» **Given passage**
US scientists have tried to change a person’s DNA by editing their genetic code directly inside their body. This has never attempted before and the team hopes it will permanently cure the disease the patient suffers from.
As reported in an exclusive Associated Press news story, the procedure was conducted on Monday in California, where the patient, Brian Madeux, was injected with billions of copies of a corrective gene and a genetic tool for swapping his DNA around. The first results are expected within a month, but the team will know for certain whether it has worked in three months’ time.
Madeux, who is 44 years old, suffers from Hunter Syndrome, a rare genetic condition. The syndrome is inherited, and caused by a missing or malfunctioning gene that stops the body from breaking down complex molecules. These molecules then build up in the body leading to permanent and progressive damage.
As the first person to try this radical new approach, Madeux told the Associated Press: “It’s kind of humbling. I’m willing to take that risk. Hopefully it will help me and other people.”
If this approach is successful, it could have a major impact on the field of gene therapy. Alternative gene editing techniques have already been employed in other approaches. For example, scientists have altered specific cells in the lab before injecting them into patients. Other genetic therapies don’t alter DNA at all. These methods can only be used for certain conditions and are often temporary.
The promise that in-body gene therapy holds cannot be ignored, but it is important to remember that this is the very beginning of the therapy in humans. And there’s no “cancel button”. Once the change occurs, we cannot turn the genetic code back to the original.
Extensive safety tests have been run in animal models, so scientists are generally positive, but cautious as they should be. It’s a brand-new technology and might have consequences we haven’t prepared for. Despite the risks, the potential to be free from his disease was enough for Madeux to give it a try.
“I’m nervous and excited,” he stated. “I’ve been waiting for this my whole life, something that can potentially cure me.”
The gene editing tool is called Zinc Finger Nucleases and works by inserting a new gene and two zinc finger proteins into a harmless virus. The virus then travels to specific cells (in the liver in this case) and goes inside them. The cells begin to copy the zinc finger proteins, cutting the DNA in the process. That’s when the new gene slips in. Madeux needs just 1 percent of his liver cells to be corrected to successfully be freed from the disease.

» **Tasks**
A. According to the gene editing article, what condition does Brian Madeux have?
B. Revise the part of the gene editing article starting at "US scientists have" and ending at "three months’ time.", replacing "Monday" with "Tuesday".

Spatial grounding data
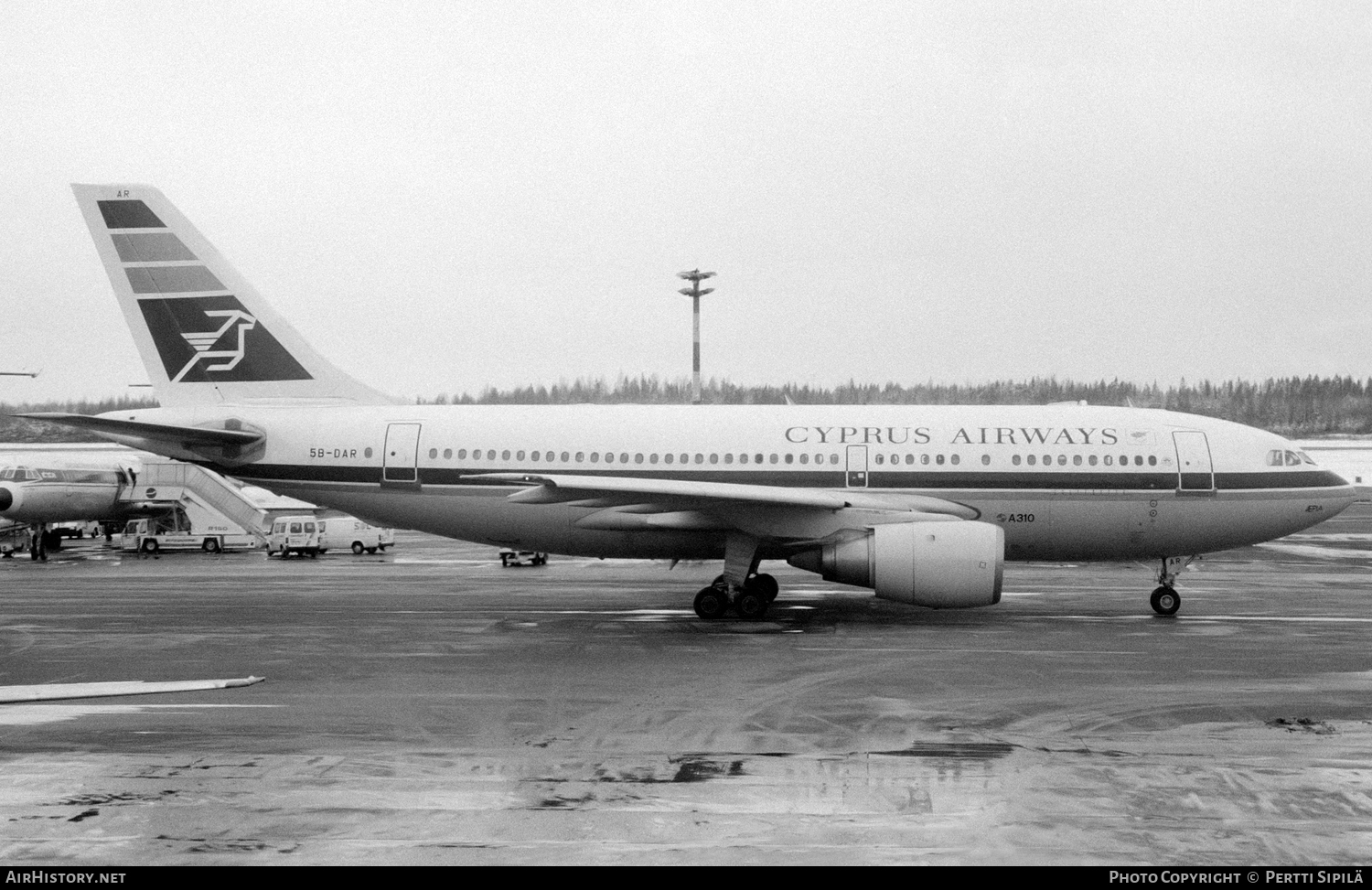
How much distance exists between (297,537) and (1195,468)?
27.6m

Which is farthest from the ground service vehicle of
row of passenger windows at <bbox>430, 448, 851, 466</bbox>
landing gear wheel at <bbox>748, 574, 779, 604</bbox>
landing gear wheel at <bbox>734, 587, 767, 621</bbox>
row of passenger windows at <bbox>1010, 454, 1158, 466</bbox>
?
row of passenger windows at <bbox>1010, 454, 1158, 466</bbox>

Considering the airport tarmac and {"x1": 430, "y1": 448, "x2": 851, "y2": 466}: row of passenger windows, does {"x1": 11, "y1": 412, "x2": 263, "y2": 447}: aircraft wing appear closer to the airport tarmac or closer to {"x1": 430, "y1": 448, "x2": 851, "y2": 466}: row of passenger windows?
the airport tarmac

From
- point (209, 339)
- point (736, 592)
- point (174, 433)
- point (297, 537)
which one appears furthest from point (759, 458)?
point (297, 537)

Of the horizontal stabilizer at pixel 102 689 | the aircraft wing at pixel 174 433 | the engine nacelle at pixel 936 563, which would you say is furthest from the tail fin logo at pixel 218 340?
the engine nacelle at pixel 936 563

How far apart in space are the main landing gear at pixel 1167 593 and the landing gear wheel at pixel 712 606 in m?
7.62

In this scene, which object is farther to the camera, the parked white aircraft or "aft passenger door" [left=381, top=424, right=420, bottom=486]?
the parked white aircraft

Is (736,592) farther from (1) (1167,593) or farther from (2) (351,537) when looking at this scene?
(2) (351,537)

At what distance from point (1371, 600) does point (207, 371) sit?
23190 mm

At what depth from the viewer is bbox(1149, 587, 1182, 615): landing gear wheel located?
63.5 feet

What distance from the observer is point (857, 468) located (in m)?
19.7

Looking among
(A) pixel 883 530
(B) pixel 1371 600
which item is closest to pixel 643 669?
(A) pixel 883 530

» **Written responses**
A. Hunter Syndrome, a rare genetic condition.

B.
US scientists have tried to change a person’s DNA by editing their genetic code directly inside their body. This has never attempted before and the team hopes it will permanently cure the disease the patient suffers from.
As reported in an exclusive Associated Press news story, the procedure was conducted on Tuesday in California, where the patient, Brian Madeux, was injected with billions of copies of a corrective gene and a genetic tool for swapping his DNA around. The first results are expected within a month, but the team will know for certain whether it has worked in three months’ time.